I had been glad to be far away from Paris, to be far away from the mountains of Auvergne, to be in this warm mythical land of pyramids and ancient gods. France held many memories for me, most of them bitter and painful. He reminded me of those memories, even in this enchanted country. I just couldn't bear to be with him any longer, to see his suffering after Nicki.
And so I left him - yes, I, his own mother... but I was hardly his mother anymore, really. Not after that. Then I was his dark child, his companion, his lover.
Despite being this ... this new creature, dead yet not dead, it struck me as... wrong. Lord, so wrong. I didn't understand why, though. It was just a feeling I had, call it woman's intuition if you wish.
And so I left him, in the land of the pharaohs. Alone there, he had no one, not Nicki, not Armand. No one with him, yet still I left him. Perhaps then, I did the right thing, to leave him there.
I pretended, of course, to leave for different reasons. My need for adventure, my need to assert my own strength. I asked him to go with me to Africa... to do things I knew he never would, to come with me as I travel the world. He refused like I knew he would.
Pretense. Oh yes, I felt guilty about lying to him, of cloaking my thoughts from my son, of using my knowledge of him to work against him. But was he my son? My own flesh and blood? Ah, rather, I was of his blood, this liquid fire that consumed my mortal soul. To tell the truth, it confused me, this whole vampire business.
I needed time away, time to think. I needed to be a goddess to those I slay. I needed to be Gabrielle, not his mother, or his child. And I couldn't bear to see his suffering.
Even though he seemed happy enough, probably even fooled himself into thinking he was happy, I knew he wasn't. Nicki, his deranged vampire violinist love, Lestat worried about him, although I knew Nicki wouldn't survive. Armand knew it too, I think.
We had even stopped talking to each other in Cairo, we stopped communicating altogether ... he danced to the maddeningly hypnotic music they played for us in the evenings, while I looked on, a mute mannequin. We drank in the warm air, forever smelling of sunlight and sand, although cool by night.
Together we studied the ancient city, those towering pyramids and bronze statues old when Moses parted the Red Sea, old when Caesar ruled. Together we gazed upon the rolling sand dunes, which seemed to go on forever, like the dark velvety sky that spread above us, like our immortal lives.
I understood that
that this was a gift granted to me, this succession of never ending black nights. He didn't, he saw it as a curse. He never wanted it.

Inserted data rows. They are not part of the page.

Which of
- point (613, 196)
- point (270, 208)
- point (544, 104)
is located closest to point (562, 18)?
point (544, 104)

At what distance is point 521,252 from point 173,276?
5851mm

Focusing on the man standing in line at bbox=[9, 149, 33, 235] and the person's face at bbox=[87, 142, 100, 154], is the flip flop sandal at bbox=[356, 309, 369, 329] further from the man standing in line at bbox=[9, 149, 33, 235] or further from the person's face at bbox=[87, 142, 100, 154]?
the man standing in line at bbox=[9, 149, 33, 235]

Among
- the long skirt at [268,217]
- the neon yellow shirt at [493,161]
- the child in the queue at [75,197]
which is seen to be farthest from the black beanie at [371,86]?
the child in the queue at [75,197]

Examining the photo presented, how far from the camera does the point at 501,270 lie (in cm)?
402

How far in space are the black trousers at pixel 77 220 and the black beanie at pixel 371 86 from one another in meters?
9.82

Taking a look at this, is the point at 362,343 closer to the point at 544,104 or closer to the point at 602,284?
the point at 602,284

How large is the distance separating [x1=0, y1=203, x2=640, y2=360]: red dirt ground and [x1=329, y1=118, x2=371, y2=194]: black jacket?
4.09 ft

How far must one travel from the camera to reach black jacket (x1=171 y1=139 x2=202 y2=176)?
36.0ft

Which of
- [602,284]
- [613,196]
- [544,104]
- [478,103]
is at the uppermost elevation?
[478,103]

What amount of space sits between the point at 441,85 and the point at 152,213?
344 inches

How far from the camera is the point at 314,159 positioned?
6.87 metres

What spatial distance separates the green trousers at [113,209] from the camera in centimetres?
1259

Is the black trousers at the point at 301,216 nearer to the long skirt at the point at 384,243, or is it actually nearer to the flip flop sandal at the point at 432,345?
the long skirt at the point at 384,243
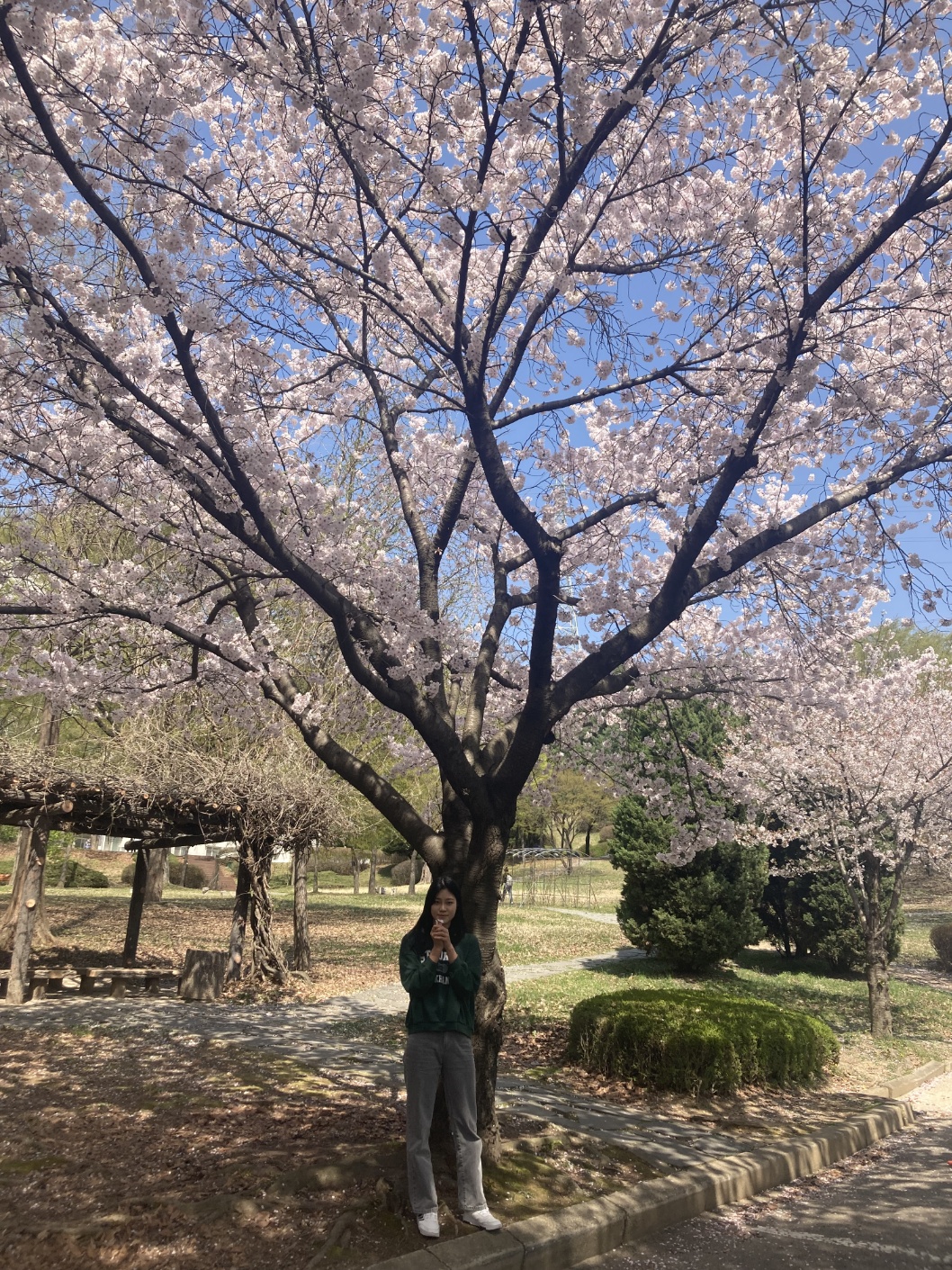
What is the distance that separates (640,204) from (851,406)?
2386mm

This eternal freedom was what I had wished for my whole life.
And so I left him. Left my beautiful child (dark father?) in Egypt, left Alexandria for Naples.
Yes, indeed, I felt guilty about it, leaving him like
that. Alone. In the midst of his distress.
I had come to him, still silent, as statuesque as ever.
What is it you want, mother? Money?
Then, asking him to come with me, to not come.
That very night I left, on a ship to Naples. It rained, those light nighttime storms you get so often in Egypt, but it seemed to that the thunder was the rumbling of the faraway mountains of Auvergne, calling to me. The slivers of rain trickled down my cheeks, lightening my red-tinged tears.